Your objective
Pick out every line in the rows below that contains the string "beak", copying each one in full. Case matters.

[Rows from a data source]
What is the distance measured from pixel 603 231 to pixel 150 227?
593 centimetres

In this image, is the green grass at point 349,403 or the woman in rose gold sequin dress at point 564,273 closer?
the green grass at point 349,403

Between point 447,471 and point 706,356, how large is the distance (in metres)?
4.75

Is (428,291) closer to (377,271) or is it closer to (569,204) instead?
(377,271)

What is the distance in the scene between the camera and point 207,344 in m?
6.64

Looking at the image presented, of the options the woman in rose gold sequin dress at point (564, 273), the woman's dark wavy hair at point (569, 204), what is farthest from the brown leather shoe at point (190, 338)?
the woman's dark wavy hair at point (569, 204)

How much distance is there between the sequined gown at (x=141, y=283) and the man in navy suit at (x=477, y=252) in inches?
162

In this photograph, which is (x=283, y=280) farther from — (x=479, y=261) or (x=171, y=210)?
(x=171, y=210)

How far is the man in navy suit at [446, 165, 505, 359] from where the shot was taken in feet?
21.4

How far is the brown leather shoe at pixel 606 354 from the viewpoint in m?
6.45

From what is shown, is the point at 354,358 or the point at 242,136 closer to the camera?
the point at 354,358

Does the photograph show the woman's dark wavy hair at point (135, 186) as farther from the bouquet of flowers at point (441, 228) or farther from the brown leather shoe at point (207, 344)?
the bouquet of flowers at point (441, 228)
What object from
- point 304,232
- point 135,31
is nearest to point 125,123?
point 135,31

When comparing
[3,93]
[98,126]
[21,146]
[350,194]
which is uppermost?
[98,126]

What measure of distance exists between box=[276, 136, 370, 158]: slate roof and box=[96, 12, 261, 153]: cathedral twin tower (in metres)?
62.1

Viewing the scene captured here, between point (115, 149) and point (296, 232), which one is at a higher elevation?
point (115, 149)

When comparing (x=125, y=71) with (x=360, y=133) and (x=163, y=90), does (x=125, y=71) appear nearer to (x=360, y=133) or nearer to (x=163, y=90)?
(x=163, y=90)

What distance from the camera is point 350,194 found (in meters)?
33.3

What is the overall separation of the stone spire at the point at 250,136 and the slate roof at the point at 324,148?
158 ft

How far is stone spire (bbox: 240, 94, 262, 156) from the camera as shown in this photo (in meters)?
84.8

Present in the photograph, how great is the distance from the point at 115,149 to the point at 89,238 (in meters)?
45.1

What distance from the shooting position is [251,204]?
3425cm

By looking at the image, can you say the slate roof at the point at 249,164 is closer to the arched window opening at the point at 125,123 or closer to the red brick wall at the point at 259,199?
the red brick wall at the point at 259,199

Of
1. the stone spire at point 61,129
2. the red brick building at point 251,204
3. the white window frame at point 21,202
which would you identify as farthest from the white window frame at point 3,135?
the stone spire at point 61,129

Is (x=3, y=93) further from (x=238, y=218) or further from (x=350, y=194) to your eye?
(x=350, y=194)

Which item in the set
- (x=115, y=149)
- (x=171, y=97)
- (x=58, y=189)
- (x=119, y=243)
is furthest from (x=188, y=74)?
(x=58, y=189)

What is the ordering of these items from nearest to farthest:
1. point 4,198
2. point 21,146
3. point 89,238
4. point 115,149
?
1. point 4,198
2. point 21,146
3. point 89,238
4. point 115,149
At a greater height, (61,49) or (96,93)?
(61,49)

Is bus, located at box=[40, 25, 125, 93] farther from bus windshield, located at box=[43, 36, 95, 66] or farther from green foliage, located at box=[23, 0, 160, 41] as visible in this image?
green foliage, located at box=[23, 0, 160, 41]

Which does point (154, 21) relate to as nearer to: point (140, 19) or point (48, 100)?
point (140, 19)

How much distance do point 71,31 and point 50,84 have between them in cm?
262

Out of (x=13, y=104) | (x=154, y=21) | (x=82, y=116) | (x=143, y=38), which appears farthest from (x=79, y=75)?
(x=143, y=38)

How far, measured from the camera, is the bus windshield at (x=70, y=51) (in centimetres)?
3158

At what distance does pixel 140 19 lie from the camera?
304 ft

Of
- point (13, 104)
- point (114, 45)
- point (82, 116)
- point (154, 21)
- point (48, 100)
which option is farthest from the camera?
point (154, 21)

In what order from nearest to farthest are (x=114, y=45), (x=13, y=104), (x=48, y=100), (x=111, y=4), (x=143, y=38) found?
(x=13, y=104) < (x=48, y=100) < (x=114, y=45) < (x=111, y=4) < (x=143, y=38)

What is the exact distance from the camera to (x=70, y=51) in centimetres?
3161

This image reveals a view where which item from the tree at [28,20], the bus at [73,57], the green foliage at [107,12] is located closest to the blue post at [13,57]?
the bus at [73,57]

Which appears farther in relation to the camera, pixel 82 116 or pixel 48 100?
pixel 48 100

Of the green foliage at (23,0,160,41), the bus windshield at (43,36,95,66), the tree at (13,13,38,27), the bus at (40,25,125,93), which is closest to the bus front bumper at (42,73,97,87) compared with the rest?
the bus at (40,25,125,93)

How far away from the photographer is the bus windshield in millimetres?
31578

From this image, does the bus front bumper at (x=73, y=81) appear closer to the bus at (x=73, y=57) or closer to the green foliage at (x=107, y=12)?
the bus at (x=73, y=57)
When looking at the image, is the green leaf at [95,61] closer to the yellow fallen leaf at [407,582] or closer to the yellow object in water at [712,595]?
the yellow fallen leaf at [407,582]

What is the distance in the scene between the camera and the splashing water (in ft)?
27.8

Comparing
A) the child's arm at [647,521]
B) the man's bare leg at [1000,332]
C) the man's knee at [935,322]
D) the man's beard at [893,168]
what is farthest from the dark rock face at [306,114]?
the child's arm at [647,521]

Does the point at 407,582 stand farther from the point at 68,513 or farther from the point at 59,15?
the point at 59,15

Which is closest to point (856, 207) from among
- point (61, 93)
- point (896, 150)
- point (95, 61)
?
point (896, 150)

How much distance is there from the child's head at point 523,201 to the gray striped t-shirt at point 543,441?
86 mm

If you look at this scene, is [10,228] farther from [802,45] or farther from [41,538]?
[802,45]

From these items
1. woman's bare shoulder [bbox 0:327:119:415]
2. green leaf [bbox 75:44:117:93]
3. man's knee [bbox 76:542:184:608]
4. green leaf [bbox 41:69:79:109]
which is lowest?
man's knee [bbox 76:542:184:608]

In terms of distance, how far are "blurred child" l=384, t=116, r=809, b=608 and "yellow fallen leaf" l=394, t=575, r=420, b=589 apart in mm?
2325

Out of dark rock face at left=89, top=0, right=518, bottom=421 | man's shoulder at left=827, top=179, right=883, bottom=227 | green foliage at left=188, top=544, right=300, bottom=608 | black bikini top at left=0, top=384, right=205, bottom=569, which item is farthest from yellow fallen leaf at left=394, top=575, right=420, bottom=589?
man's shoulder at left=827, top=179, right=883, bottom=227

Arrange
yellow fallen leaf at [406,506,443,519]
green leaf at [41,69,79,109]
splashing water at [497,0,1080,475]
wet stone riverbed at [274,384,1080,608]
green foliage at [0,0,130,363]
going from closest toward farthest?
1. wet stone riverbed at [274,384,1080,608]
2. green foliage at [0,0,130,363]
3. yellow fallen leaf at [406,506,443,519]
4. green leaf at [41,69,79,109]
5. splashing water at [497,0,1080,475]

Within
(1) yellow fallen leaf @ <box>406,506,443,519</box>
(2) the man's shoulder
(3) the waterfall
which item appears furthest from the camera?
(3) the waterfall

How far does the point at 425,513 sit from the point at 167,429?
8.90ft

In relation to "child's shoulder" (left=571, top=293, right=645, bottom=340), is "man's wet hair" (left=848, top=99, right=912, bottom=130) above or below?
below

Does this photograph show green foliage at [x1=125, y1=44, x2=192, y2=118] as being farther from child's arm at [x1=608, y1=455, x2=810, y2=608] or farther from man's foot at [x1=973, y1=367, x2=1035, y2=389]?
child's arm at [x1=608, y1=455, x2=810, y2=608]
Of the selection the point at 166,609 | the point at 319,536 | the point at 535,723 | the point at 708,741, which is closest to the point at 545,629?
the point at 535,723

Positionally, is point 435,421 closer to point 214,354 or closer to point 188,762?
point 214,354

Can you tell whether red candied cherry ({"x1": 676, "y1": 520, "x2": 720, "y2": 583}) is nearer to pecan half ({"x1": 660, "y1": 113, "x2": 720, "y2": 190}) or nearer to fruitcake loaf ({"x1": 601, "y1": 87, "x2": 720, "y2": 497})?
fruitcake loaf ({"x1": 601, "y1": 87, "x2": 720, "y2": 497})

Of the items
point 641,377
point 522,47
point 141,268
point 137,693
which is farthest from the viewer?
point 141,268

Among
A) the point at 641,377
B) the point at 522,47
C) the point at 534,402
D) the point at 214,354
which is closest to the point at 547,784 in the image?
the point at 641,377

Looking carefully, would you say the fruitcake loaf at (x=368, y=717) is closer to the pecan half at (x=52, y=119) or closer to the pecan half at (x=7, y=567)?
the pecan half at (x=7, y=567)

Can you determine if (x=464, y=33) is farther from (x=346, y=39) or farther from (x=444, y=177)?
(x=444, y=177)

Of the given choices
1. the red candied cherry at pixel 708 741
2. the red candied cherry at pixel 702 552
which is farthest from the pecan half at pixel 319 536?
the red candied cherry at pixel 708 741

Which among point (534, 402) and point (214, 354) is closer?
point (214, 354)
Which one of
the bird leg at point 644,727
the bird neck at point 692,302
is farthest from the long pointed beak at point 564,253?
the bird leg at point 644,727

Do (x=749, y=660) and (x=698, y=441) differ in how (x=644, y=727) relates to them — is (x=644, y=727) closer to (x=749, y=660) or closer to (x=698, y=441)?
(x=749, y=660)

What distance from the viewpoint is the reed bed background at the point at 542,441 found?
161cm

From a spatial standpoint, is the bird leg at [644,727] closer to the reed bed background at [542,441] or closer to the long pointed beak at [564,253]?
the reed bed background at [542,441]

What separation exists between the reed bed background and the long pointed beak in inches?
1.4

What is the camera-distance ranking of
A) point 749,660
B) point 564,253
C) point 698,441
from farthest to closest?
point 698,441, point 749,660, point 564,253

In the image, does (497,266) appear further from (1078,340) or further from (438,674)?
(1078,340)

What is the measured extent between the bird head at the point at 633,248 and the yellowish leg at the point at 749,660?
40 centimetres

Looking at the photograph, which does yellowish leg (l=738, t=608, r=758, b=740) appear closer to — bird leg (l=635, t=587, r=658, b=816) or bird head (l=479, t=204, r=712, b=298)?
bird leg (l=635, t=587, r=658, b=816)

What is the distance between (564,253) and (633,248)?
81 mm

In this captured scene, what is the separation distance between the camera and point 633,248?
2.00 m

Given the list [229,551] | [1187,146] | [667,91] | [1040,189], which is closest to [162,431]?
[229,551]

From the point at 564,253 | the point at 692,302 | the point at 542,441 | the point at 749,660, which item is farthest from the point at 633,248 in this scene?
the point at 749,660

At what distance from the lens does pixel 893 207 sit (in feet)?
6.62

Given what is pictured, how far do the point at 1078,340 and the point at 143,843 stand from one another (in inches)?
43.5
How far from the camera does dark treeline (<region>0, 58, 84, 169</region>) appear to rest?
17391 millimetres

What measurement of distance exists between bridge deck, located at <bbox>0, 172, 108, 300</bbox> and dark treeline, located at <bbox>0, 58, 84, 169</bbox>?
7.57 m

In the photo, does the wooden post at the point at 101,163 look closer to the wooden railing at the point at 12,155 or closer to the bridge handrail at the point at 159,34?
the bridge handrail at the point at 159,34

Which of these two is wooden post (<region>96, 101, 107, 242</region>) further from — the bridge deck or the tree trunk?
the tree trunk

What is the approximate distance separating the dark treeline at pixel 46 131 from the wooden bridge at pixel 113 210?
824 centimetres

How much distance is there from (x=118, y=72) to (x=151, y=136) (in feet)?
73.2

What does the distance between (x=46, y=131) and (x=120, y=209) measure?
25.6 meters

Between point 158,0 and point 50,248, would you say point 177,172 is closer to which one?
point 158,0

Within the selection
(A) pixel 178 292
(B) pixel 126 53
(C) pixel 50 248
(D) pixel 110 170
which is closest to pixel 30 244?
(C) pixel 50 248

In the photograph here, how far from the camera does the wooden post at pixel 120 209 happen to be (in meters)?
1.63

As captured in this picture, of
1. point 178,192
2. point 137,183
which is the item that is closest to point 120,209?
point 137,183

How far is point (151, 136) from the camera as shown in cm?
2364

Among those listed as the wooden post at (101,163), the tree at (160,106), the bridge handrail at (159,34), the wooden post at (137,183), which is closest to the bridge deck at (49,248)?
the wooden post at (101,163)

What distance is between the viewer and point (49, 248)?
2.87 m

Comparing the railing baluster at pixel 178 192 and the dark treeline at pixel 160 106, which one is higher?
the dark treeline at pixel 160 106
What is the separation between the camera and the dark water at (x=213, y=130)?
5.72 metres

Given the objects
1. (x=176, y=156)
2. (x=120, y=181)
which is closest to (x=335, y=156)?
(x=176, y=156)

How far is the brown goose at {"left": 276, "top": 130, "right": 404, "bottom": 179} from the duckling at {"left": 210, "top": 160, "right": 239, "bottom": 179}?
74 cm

Full output
is farthest from the long pointed beak at point 564,253?
From a spatial standpoint, is the bird leg at [644,727] closer to the reed bed background at [542,441] or closer to the long pointed beak at [564,253]?
What separation exists between the reed bed background and the long pointed beak in inches?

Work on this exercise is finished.